Reproduce every one of the entries below verbatim, keeping each line unchanged and in its original order.
- - - - -
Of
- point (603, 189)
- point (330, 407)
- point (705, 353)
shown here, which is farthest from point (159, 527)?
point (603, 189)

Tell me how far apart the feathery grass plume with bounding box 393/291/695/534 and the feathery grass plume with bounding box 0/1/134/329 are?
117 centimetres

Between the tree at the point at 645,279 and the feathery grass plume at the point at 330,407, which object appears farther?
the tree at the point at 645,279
- - - - -
Result for this exercise:
Of
- point (603, 189)
- point (330, 407)
- point (705, 353)
shown here, which is farthest from point (159, 527)?
point (603, 189)

Tell me how far apart the feathery grass plume with bounding box 393/291/695/534 and the feathery grass plume with bounding box 0/1/134/329 are?
117 centimetres

Between the tree at the point at 645,279 and the feathery grass plume at the point at 330,407, which object appears farther?
the tree at the point at 645,279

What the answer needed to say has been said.